Here is my take on this, fully prefaced with "I am not a lawyer" and "I am not an insider in this case" (aka I'm a certified "keyboard expert"):
1) The waiver is barely worth the paper it is written on, you can't sign away the right to sue someone else for their negligence. All of the waivers and things in the rulebook provide merely speed bumps to competent attorneys, sadly.
2) As I understand it, the car was up to spec at the time it was built and raced. The rules regarding driveshaft protection were put in as a result of this incident, not before it.
3) My guess is that her lawyers will argue that the defendants (NMCA, NHRA, the race car manufacturer, the poor tech guy) should have known she was at risk, based upon previous incidents, or some such. This would constitute negligence, and would be the basis for the suit.

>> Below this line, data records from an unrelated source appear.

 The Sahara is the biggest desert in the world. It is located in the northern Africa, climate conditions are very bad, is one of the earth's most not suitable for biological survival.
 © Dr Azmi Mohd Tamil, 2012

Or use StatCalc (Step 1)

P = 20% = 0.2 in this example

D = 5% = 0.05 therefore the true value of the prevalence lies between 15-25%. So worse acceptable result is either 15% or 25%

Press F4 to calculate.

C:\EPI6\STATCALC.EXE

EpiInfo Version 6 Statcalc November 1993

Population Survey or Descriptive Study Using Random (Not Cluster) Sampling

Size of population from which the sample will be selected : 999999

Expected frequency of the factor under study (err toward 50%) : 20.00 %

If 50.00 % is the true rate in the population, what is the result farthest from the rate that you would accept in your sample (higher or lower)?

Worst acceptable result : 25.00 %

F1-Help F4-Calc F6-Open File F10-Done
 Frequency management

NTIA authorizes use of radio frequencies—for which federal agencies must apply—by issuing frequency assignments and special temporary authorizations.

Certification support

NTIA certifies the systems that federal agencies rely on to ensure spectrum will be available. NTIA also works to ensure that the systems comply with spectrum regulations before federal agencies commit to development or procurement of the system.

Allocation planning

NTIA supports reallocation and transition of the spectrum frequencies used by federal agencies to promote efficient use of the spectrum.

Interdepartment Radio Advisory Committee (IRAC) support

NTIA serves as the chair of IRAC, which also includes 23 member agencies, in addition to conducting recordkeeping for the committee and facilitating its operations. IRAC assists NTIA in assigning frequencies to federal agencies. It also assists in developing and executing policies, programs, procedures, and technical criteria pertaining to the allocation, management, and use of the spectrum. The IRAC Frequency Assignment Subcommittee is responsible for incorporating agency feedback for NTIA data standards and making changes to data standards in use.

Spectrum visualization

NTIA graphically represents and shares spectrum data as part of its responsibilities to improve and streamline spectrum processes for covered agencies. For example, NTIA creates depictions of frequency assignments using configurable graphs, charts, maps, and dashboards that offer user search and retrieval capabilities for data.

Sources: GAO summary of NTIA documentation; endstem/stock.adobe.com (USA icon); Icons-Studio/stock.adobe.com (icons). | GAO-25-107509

This is all so sad. She was maimed, and that has to be terrible. But virtually every line in the rulebook was created as the result of someone's misfortune. Things people didn't expect to see happened, and measures were taken to prevent them from happening again. In fact, that's what happened in this case: rules were quickly put in place to prevent a recurrence. The vast majority of people for whom these terrible things happened were satisfied with the knowledge that steps were taken to prevent them from happening to others.
Unfortunately, in this case, the poor victim has been convinced by some hot-shot attorney that there is also free money to be had. "This will never go to court, the insurance companies will settle, no one will get hurt, not the NHRA, not the tech guy. Only the big insurance companies will get hurt, and it means free money for you. With all your pain, don't you deserve that?"
As I said, it's so sad. Because in point of fact, we will all pay. Both in higher premiums and in fewer and fewer companies willingness to participate (both as insurers and as suppliers) in the sport we love.